In FORCEDENTRY the sandbox escape was contained directly in the NSExpression payload (though that was an escape from the less-restrictive IMTranscoderAgent sandbox). This time around it seems extra care has been taken to prevent analysis of the sandbox escape.

The question is: where does the key come from? We had a few theories:

• Perhaps the key is just obfuscated, and by completely reversing the NSExpression payload we can find it?
• Perhaps the key is derived from some target-specific information?
• Perhaps the key was somehow delivered in some other way and can be read from inside BlastDoor?

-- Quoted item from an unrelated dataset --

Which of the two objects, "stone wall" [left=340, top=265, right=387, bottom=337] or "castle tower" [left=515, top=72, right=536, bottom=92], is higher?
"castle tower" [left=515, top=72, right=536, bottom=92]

We spent a day analysing the NSExpression payload and concluded that the third theory appeared to be the correct one. The NSExpression walks up the native stack looking for the communication ports back to imagent. It then hijacks that communication, effectively taking over responsibility for parsing all subsequent incoming requests from imagent for "defusing" of iMessage payloads. The NSExpression loops 100 times, parsing incoming requests as XPC messages, reading the request xpc dictionary then the data xpc data object to get access to the raw, binary iMessage format. It waits until the device receives another iMessage with a specific format, and from that message extracts an AES key which is then used to decrypt the next NSExpression stage and evaluate it.

We were unable to recover any messages with the matching format and therefore unable to analyse the next stage of the exploit.

Conclusion

In contrast to FORCEDENTRY, BLASTPASS's separation of the ASLR disclosure and RCE phases mitigated the need for a novel weird machine. Whilst the heap groom was impressively complicated and precise, the exploit still relied on well-known exploitation techniques. Furthermore, the MakerNote bplist groom and callback-JOP PAC defeat techniques appear to have been in use for multiple years, based on similarities with Citizenlab's blogpost in 2023, which looked at devices compromised in 2022.

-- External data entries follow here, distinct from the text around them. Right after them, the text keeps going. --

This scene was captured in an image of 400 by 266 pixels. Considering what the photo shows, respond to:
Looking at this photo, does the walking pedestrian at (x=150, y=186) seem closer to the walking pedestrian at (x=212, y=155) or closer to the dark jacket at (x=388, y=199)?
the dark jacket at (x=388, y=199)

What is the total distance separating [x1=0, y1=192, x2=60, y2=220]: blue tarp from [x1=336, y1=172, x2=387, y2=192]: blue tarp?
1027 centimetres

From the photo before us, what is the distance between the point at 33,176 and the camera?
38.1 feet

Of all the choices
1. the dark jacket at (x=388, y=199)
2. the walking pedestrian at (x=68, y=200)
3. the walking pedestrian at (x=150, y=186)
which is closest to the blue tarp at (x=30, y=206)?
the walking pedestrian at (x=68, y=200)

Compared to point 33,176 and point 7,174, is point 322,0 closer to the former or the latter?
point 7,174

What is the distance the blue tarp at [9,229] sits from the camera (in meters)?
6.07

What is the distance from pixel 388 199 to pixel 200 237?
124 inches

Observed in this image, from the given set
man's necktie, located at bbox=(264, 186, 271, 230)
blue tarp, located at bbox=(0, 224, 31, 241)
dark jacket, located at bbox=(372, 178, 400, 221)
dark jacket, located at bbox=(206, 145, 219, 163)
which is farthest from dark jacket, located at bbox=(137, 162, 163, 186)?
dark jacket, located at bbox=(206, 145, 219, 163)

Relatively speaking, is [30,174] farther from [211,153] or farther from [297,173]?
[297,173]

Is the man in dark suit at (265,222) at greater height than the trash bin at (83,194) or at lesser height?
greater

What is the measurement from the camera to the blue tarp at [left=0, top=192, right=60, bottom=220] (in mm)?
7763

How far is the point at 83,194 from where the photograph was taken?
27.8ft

Enforcing much stricter requirements on the format of the bplist inside the MakerNote (for example: a size limit or a strict-parser mode which rejects duplicate keys) would seem prudent. The callback-JOP issue is likely harder to mitigate.

The HomeKit aspect of the exploit chain remains mostly a mystery, but it seems very likely that it was somehow involved in the ASLR disclosure. Samuel Groß's post "A Look at iMessage in iOS 14" in 2021, mentioned that Apple added support for re-randomizing the shared cache slide of certain services. Ensuring that BlastDoor has a unique ASLR slide could be a way to mitigate this.

This is the second in-the-wild NSO exploit which relied on simply renaming a file extension to access a parser in an unexpected context which shouldn't have been allowed.

FORCEDENTRY had a .gif which was really a .pdf.

BLASTPASS had a .png which was really a .webp.

A basic principle of sandboxing is treating all incoming attacker-controlled data as untrusted, and not simply trusting a file extension.

This speaks to a broader challenge in sandboxing: that current approaches based on process isolation can only take you so far. They increase the length of an exploit chain, but don't necessarily reduce the size of the initial remote attack surface. Accurately mapping, then truly reducing the scope of that initial remote attack surface should be a top priority.